=== 正文 ===

2017-12-15 17:53:05    第一财经APP  参与评论()人

1922年12月,蔡元培在自己就要脱离北大校务的最后一个校庆日发表演讲,说北大而今开始了谋求贯通中西的研究时代。他行将结束历时五年多对北大的整顿,而他所酝酿的学术果实,才刚刚生根发芽。

学者应星将蔡元培对北大的重塑,看做中国新教育场域形成过程中的重要事件。在其新作《新教育场域的兴起:1895-1926》中,他审视了30年间教育场域的变迁:科举制度如何被现代学堂所取代、学术社会如何逐渐兴起,并将研究重点落到附着于现代教育制度的中国早期共产主义运动在边缘地带江西的兴起上。

应星对这一课题的研究,跨越了三段论式的20年。此间,他因《村庄审判史中的道德与政治》等前两部著作而声名鹊起。2011年,应星出版《“气”与抗争政治》,将当下中国社会运动的解释资源追溯到传统中国的历史与概念之中。这些著作刻画了应星的学术脉络:呈现现代中国权力的复杂建构,由社会运动体察士气与民风的特殊关联。他向以乡村社会学家示人,研究主题主要聚焦于乡村政治与抗争行动,其方法则是社会学熟稔的案例研究,史料虽然经常出入他的研究视野,但并未作为研究的主体。

《新教育场域的兴起》看似是应星观察中国政治社会变迁的一次转型。书中分析了新式教育及其社会结果的三个案例:1895~1913年湖南的科举废除与学堂兴起,确立起学堂新文化资本的支配关系与学生“反体制冲动”的特殊惯习;1917~1923年蔡元培主政北京大学,试图将大学塑造为一个自由而独立的学术社会;1922~1926年江西南昌二中与南昌一师的共产主义运动,则显示出共产党早期组织在学校的兴起,与国民党当时的“联共”政策密不可分。

这本书实际上是论文合集,而不是一部主题鲜明、方法精致的专著,但它也显示出应星学术转型的某些线索,例如在现代中国权力建构主题上,从乡村研究经由新式教育最终转向中国共产主义革命研究,而且作为社会学家,应星的研究显示出既站立于实证史学基础上,又试图超越实证史学的社会学旨趣。

从一个个小点出发,去仔细体会小点投射出来的总体意义

第一财经:这本书有很多有趣的发现或结论。例如,新教育自1895年开始,为什么呢?新教育场域指什么?它与传统的科举场域有何区别?

=== 所供信息 ===

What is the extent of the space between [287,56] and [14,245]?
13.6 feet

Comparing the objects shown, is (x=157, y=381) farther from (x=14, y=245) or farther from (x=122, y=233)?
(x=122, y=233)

===

**任务指令 1**.
把正文中的这句话翻译成英文:“1922年12月,蔡元培在自己就要脱离北大校务的最后一个校庆日发表演讲,说北大而今开始了谋求贯通中西的研究时代。”
**任务指令 2**.
判断以下各项说法是否与正文相符,逐项回答“是”或“否”,并原样引用正文中起决定作用的词句:(a) 应星的《“气”与抗争政治》出版于2011年;(b) 《新教育场域的兴起》是一部主题鲜明、方法精致的专著;(c) 书中分析了新式教育及其社会结果的四个案例。

**完整回答 1**.
In December 1922, on the last university anniversary day before he was to leave the administration of Peking University, Cai Yuanpei gave a speech saying that Peking University was now entering an era of research that sought to bridge Chinese and Western learning.

**完整回答 2**.
(a) 是:“2011年,应星出版《“气”与抗争政治》”
(b) 否:“这本书实际上是论文合集,而不是一部主题鲜明、方法精致的专著”
(c) 否:“书中分析了新式教育及其社会结果的三个案例”